● **Exercise inputs**:

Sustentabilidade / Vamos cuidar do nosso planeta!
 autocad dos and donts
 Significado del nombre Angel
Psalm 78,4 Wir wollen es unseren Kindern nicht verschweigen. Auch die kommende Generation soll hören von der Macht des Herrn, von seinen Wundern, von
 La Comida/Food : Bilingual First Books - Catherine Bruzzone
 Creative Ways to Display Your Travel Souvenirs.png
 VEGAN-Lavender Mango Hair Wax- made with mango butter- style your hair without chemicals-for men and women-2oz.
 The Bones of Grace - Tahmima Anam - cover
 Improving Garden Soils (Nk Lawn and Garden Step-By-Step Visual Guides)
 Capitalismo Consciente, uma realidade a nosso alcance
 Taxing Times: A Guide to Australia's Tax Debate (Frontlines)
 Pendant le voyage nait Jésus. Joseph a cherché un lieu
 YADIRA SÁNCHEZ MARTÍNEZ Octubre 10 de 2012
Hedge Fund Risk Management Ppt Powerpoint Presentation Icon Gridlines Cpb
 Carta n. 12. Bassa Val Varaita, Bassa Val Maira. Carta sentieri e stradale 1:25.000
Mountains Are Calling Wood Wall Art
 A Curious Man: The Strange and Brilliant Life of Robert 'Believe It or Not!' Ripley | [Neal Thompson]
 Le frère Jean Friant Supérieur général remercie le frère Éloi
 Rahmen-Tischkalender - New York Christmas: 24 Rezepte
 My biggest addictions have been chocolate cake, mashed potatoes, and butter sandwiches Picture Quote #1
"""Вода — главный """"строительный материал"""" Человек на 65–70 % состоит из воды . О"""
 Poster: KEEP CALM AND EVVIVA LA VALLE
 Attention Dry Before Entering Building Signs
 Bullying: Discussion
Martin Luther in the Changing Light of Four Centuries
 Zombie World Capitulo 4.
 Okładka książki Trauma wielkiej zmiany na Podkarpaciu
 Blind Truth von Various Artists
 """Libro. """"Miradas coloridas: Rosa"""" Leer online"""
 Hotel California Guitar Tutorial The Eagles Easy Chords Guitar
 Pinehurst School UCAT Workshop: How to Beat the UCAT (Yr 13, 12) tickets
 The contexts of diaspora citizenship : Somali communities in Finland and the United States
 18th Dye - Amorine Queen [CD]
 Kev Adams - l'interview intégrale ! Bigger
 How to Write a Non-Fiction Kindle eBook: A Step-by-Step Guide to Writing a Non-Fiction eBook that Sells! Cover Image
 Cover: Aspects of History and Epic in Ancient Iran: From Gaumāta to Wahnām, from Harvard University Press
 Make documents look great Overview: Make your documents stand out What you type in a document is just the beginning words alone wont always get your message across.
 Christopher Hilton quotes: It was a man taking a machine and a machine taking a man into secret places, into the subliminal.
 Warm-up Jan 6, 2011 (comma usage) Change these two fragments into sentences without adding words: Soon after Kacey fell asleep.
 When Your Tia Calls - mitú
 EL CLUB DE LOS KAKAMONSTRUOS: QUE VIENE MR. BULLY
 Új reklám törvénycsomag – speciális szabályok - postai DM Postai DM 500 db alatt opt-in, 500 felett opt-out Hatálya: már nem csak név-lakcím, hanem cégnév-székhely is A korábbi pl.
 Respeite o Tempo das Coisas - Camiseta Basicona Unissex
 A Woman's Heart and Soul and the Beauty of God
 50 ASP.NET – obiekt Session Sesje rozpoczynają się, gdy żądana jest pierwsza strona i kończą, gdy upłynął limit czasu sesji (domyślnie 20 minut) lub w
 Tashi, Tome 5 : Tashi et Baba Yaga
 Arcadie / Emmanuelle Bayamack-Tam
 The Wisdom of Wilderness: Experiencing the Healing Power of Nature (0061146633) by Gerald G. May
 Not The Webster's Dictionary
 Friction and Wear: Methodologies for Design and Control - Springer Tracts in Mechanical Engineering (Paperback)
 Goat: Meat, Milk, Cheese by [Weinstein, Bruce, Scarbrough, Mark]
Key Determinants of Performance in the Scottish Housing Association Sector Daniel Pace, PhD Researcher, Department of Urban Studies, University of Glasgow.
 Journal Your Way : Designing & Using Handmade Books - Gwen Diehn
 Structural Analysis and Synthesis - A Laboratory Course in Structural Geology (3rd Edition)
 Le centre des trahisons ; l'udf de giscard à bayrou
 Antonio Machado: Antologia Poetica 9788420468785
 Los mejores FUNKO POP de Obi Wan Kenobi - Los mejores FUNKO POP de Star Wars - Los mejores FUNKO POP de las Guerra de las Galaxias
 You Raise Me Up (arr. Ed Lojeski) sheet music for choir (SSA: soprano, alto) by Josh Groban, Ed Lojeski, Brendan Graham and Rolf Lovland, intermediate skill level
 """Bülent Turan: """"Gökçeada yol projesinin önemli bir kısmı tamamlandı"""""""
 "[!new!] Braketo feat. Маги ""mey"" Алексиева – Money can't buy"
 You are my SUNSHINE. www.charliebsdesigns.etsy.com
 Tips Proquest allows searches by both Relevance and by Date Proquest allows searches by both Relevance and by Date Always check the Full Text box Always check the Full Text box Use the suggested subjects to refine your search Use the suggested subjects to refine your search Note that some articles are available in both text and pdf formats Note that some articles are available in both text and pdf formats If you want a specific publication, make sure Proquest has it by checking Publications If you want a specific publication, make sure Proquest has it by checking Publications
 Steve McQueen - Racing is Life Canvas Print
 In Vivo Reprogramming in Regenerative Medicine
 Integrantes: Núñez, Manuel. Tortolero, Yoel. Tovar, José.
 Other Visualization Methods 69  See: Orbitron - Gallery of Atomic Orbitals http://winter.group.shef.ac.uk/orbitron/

● **Exercise description**:
Word for word, give the records again.

● **Response area**:
Sustentabilidade / Vamos cuidar do nosso planeta!
 autocad dos and donts
 Significado del nombre Angel
Psalm 78,4 Wir wollen es unseren Kindern nicht verschweigen. Auch die kommende Generation soll hören von der Macht des Herrn, von seinen Wundern, von
 La Comida/Food : Bilingual First Books - Catherine Bruzzone
 Creative Ways to Display Your Travel Souvenirs.png
 VEGAN-Lavender Mango Hair Wax- made with mango butter- style your hair without chemicals-for men and women-2oz.
 The Bones of Grace - Tahmima Anam - cover
 Improving Garden Soils (Nk Lawn and Garden Step-By-Step Visual Guides)
 Capitalismo Consciente, uma realidade a nosso alcance
 Taxing Times: A Guide to Australia's Tax Debate (Frontlines)
 Pendant le voyage nait Jésus. Joseph a cherché un lieu
 YADIRA SÁNCHEZ MARTÍNEZ Octubre 10 de 2012
Hedge Fund Risk Management Ppt Powerpoint Presentation Icon Gridlines Cpb
 Carta n. 12. Bassa Val Varaita, Bassa Val Maira. Carta sentieri e stradale 1:25.000
Mountains Are Calling Wood Wall Art
 A Curious Man: The Strange and Brilliant Life of Robert 'Believe It or Not!' Ripley | [Neal Thompson]
 Le frère Jean Friant Supérieur général remercie le frère Éloi
 Rahmen-Tischkalender - New York Christmas: 24 Rezepte
 My biggest addictions have been chocolate cake, mashed potatoes, and butter sandwiches Picture Quote #1
"""Вода — главный """"строительный материал"""" Человек на 65–70 % состоит из воды . О"""
 Poster: KEEP CALM AND EVVIVA LA VALLE
 Attention Dry Before Entering Building Signs
 Bullying: Discussion
Martin Luther in the Changing Light of Four Centuries
 Zombie World Capitulo 4.
 Okładka książki Trauma wielkiej zmiany na Podkarpaciu
 Blind Truth von Various Artists
 """Libro. """"Miradas coloridas: Rosa"""" Leer online"""
 Hotel California Guitar Tutorial The Eagles Easy Chords Guitar
 Pinehurst School UCAT Workshop: How to Beat the UCAT (Yr 13, 12) tickets
 The contexts of diaspora citizenship : Somali communities in Finland and the United States
 18th Dye - Amorine Queen [CD]
 Kev Adams - l'interview intégrale ! Bigger
 How to Write a Non-Fiction Kindle eBook: A Step-by-Step Guide to Writing a Non-Fiction eBook that Sells! Cover Image
 Cover: Aspects of History and Epic in Ancient Iran: From Gaumāta to Wahnām, from Harvard University Press
 Make documents look great Overview: Make your documents stand out What you type in a document is just the beginning words alone wont always get your message across.
 Christopher Hilton quotes: It was a man taking a machine and a machine taking a man into secret places, into the subliminal.
 Warm-up Jan 6, 2011 (comma usage) Change these two fragments into sentences without adding words: Soon after Kacey fell asleep.
 When Your Tia Calls - mitú
 EL CLUB DE LOS KAKAMONSTRUOS: QUE VIENE MR. BULLY
 Új reklám törvénycsomag – speciális szabályok - postai DM Postai DM 500 db alatt opt-in, 500 felett opt-out Hatálya: már nem csak név-lakcím, hanem cégnév-székhely is A korábbi pl.
 Respeite o Tempo das Coisas - Camiseta Basicona Unissex
 A Woman's Heart and Soul and the Beauty of God
 50 ASP.NET – obiekt Session Sesje rozpoczynają się, gdy żądana jest pierwsza strona i kończą, gdy upłynął limit czasu sesji (domyślnie 20 minut) lub w
 Tashi, Tome 5 : Tashi et Baba Yaga
 Arcadie / Emmanuelle Bayamack-Tam
 The Wisdom of Wilderness: Experiencing the Healing Power of Nature (0061146633) by Gerald G. May
 Not The Webster's Dictionary
 Friction and Wear: Methodologies for Design and Control - Springer Tracts in Mechanical Engineering (Paperback)
 Goat: Meat, Milk, Cheese by [Weinstein, Bruce, Scarbrough, Mark]
Key Determinants of Performance in the Scottish Housing Association Sector Daniel Pace, PhD Researcher, Department of Urban Studies, University of Glasgow.
 Journal Your Way : Designing & Using Handmade Books - Gwen Diehn
 Structural Analysis and Synthesis - A Laboratory Course in Structural Geology (3rd Edition)
 Le centre des trahisons ; l'udf de giscard à bayrou
 Antonio Machado: Antologia Poetica 9788420468785
 Los mejores FUNKO POP de Obi Wan Kenobi - Los mejores FUNKO POP de Star Wars - Los mejores FUNKO POP de las Guerra de las Galaxias
 You Raise Me Up (arr. Ed Lojeski) sheet music for choir (SSA: soprano, alto) by Josh Groban, Ed Lojeski, Brendan Graham and Rolf Lovland, intermediate skill level
 """Bülent Turan: """"Gökçeada yol projesinin önemli bir kısmı tamamlandı"""""""
 "[!new!] Braketo feat. Маги ""mey"" Алексиева – Money can't buy"
 You are my SUNSHINE. www.charliebsdesigns.etsy.com
 Tips Proquest allows searches by both Relevance and by Date Proquest allows searches by both Relevance and by Date Always check the Full Text box Always check the Full Text box Use the suggested subjects to refine your search Use the suggested subjects to refine your search Note that some articles are available in both text and pdf formats Note that some articles are available in both text and pdf formats If you want a specific publication, make sure Proquest has it by checking Publications If you want a specific publication, make sure Proquest has it by checking Publications
 Steve McQueen - Racing is Life Canvas Print
 In Vivo Reprogramming in Regenerative Medicine
 Integrantes: Núñez, Manuel. Tortolero, Yoel. Tovar, José.
 Other Visualization Methods 69  See: Orbitron - Gallery of Atomic Orbitals http://winter.group.shef.ac.uk/orbitron/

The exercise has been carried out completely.